The TED talk is available on YouTube and the TED website. Previously, a live recording was published behind the paywall on the conference website and later (likely accidentally) on a random TEDx YouTube channel but was later removed.
The transcription is done with Whisper.
You've heard that things are moving fast in artificial intelligence. How fast? So fast that I was suddenly told on Friday that I needed to be here.
So, no slides, six minutes.
Since 2001, I've been working on what we would now call the problem of aligning artificial general intelligence: how to shape the preferences and behavior of a powerful artificial mind such that it does not kill everyone.
I more or less founded the field two decades ago when nobody else considered it rewarding enough to work on. I tried to get this very important project started early so we'd be in less of a drastic rush later.
I consider myself to have failed.
Nobody understands how modern AI systems do what they do. They are giant, inscrutable matrices of floating-point numbers that we nudge in the direction of better performance until they inexplicably start working.
At some point, the companies rushing headlong to scale AI will cough out something that's smarter than humanity.
Nobody knows how to calculate when that will happen. My wild guess is that it will happen after zero to two more breakthroughs the size of transformers.
What happens if we build something smarter than us that we understand that poorly?
Some people find it obvious that building something smarter than us that we don't understand might go badly. Others come in with a very wide range of hopeful thoughts about how it might possibly go well. Even if I had 20 minutes for this talk and months to prepare it, I would not be able to refute all the ways people find to imagine that things might go well.
But I will say that there is no standard scientific consensus for how things will go well. There is no hope that has been widely persuasive and stood up to skeptical examination. There is nothing resembling a real engineering plan for us surviving that I could critique.
This is not a good place in which to find ourselves.
If I had more time, I'd try to tell you about the predictable reasons why the current paradigm will not work to build a superintelligence that likes you or is friends with you, or that just follows orders.

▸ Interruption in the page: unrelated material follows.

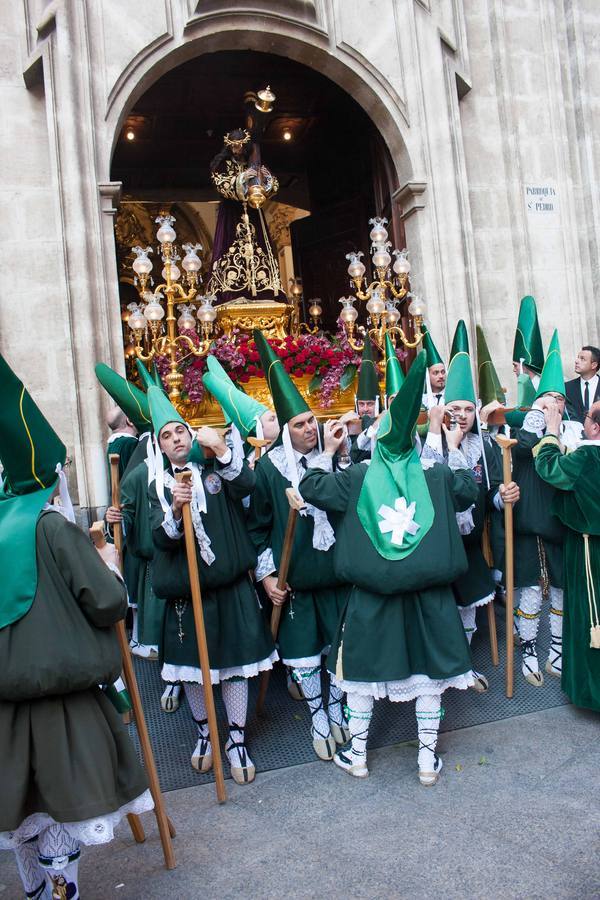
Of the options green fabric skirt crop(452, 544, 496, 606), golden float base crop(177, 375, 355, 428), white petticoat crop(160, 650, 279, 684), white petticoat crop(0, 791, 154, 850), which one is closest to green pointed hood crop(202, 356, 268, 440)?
white petticoat crop(160, 650, 279, 684)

Why, if you press thumbs up when humans think that things went right or thumbs down when another AI system thinks that they went wrong, you do not get a mind that wants nice things in a way that generalizes well outside the training distribution to where the AI is smarter than the trainers.
You can search for Yudkowsky, List of Lethalities for more.

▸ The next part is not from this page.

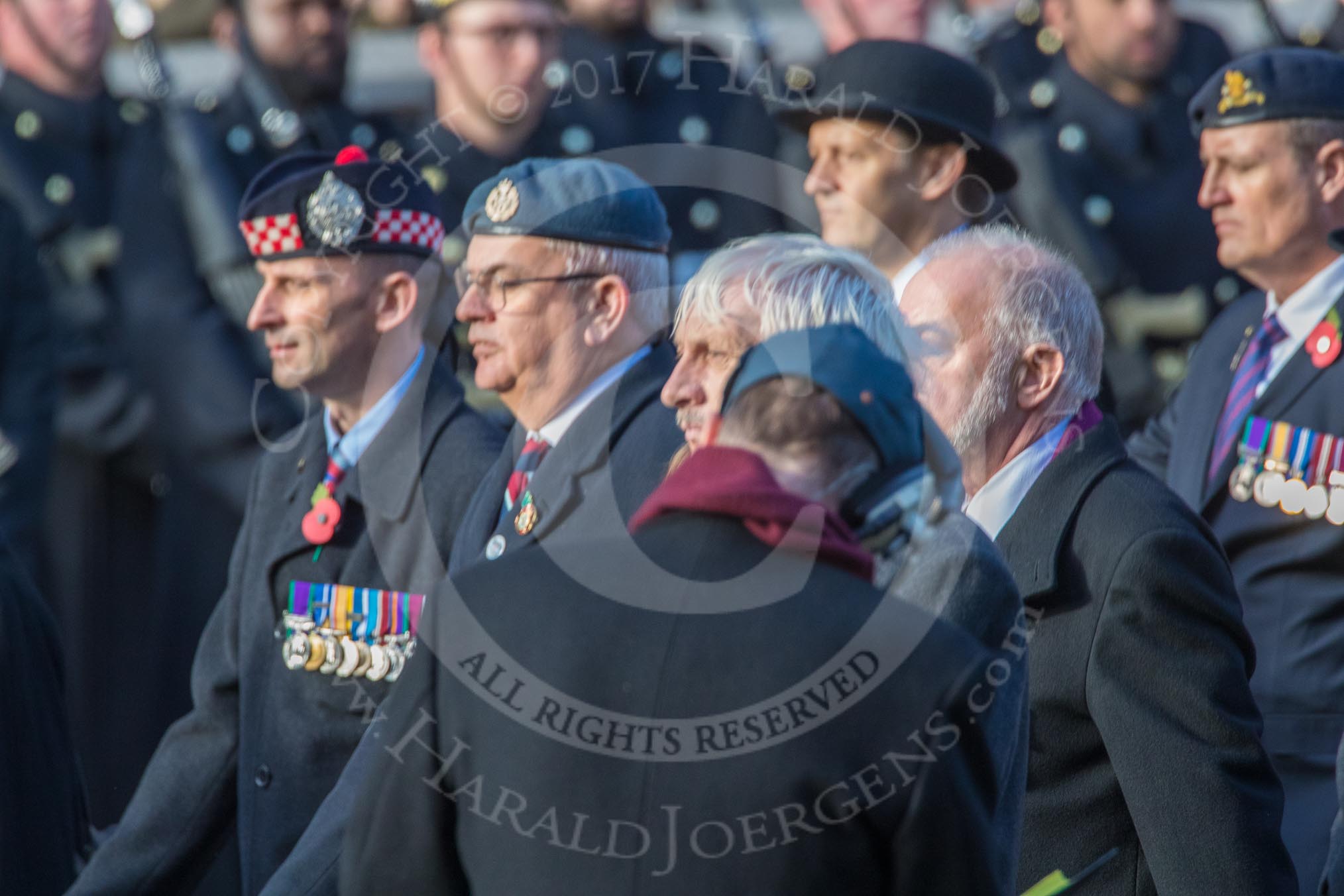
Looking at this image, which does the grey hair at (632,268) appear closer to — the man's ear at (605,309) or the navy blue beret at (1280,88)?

But to worry, you do not need to believe me about exact predictions of exact disasters. You just need to expect that things are not going to work great on the first really serious, really critical try because an AI system smart enough to be truly dangerous was meaningfully different from AI systems stupider than that.
My prediction is that this ends up with us facing down something smarter than us that does not want what we want, that does not want anything we recognize as valuable or meaningful.

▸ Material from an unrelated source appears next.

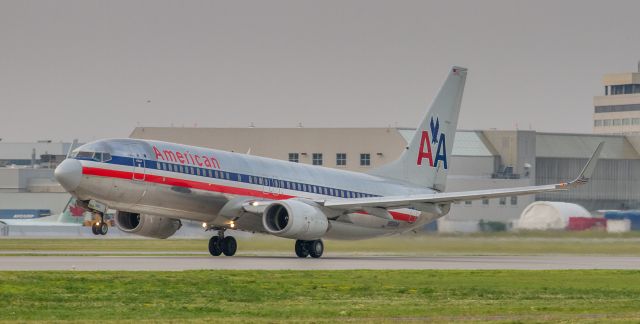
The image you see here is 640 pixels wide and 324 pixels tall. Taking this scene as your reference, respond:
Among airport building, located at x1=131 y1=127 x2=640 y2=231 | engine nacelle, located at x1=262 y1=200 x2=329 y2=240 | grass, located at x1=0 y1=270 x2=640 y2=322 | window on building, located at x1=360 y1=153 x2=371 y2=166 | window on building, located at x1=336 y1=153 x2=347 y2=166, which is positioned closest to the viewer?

I cannot predict exactly how a conflict between humanity and a smarter AI would go for the same reason I can't predict exactly how you would lose a chess game to one of the current top AI chess programs, let's say, Stockfish.
If I could predict exactly where Stockfish could move, I could play chess that well myself. I can't predict exactly how you'll lose to Stockfish, but I can predict who wins the game.
I do not expect something actually smart to attack us with marching robot armies with glowing red eyes where there could be a fun movie about us fighting them. I expect an actually smarter and uncaring entity will figure out strategies and technologies that can kill us quickly and reliably, and then kill us.
I am not saying that the problem of aligning superintelligence is unsolvable in principle. I expect we could figure it out with unlimited time and unlimited retries, which the usual process of science assumes that we have. The problem here is the part where we don't get to say, ha-ha, whoops, that sure didn't work. That clever idea that used to work on earlier systems sure broke down when the AI got smarter, smarter than us.
We do not get to learn from our mistakes and try again because everyone is already dead.
It is a large ask to get an unprecedented scientific and engineering challenge correct on the first critical try. Humanity is not approaching this issue with remotely the level of seriousness that would be required. Some of the people leading these efforts have spent the last decade not denying that creating a superintelligence might kill everyone, but joking about it.
We are very far behind. This is not a gap we can overcome in six months, given a six-month moratorium.
If we actually try to do this in real life, we are all going to die.
People say to me at this point: What's your ask?
I do not have any realistic plan, which is why I spent the last two decades trying and failing to end up anywhere but here.
My best bad take is that we need an international coalition banning large AI training runs, including extreme and extraordinary measures to have that ban be actually and universally effective, like tracking all GPU sales, monitoring all the datacenters, being willing to risk a shooting conflict between nations in order to destroy an unmonitored datacenter in a non-signatory country.
I say this not expecting that to actually happen.
I say this expecting that we all just die.
But it is not my place to just decide on my own that humanity will choose to die, to the point of not bothering to warn anyone.
I have heard that people outside the tech industry are getting this point faster than people inside it. Maybe humanity wakes up one morning and decides to live.
Thank you for coming to my brief TED talk.